Short problem> Which lines of the records contain the string "bottom"? Gather every such line, treating uppercase and lowercase as different.

Dataset records>

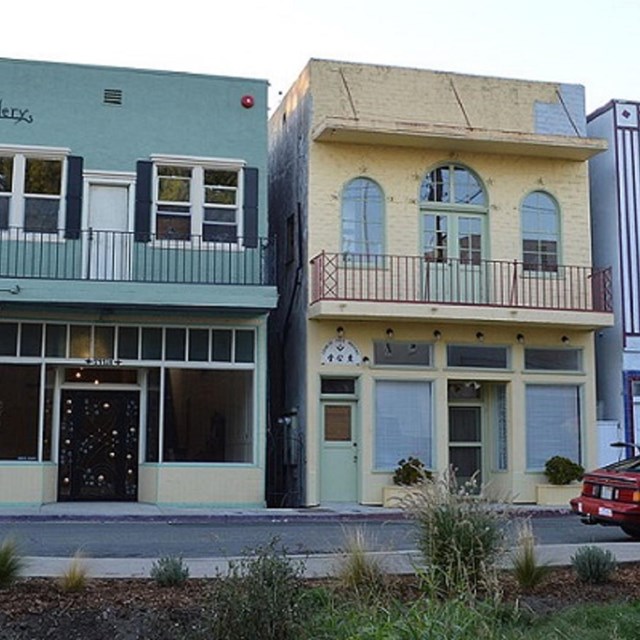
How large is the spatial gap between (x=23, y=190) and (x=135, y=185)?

--

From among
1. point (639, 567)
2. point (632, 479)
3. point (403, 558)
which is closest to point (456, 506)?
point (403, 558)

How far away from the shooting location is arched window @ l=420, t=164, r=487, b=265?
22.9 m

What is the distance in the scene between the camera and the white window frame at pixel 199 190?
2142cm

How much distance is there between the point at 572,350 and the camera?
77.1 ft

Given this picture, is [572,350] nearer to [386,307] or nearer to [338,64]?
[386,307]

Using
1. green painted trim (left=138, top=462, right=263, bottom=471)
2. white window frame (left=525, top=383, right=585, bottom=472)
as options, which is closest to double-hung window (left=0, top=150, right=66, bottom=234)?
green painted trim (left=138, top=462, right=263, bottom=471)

The output>
1. green painted trim (left=138, top=462, right=263, bottom=471)
2. white window frame (left=525, top=383, right=585, bottom=472)
as options, which is closest to double-hung window (left=0, top=150, right=66, bottom=234)?
green painted trim (left=138, top=462, right=263, bottom=471)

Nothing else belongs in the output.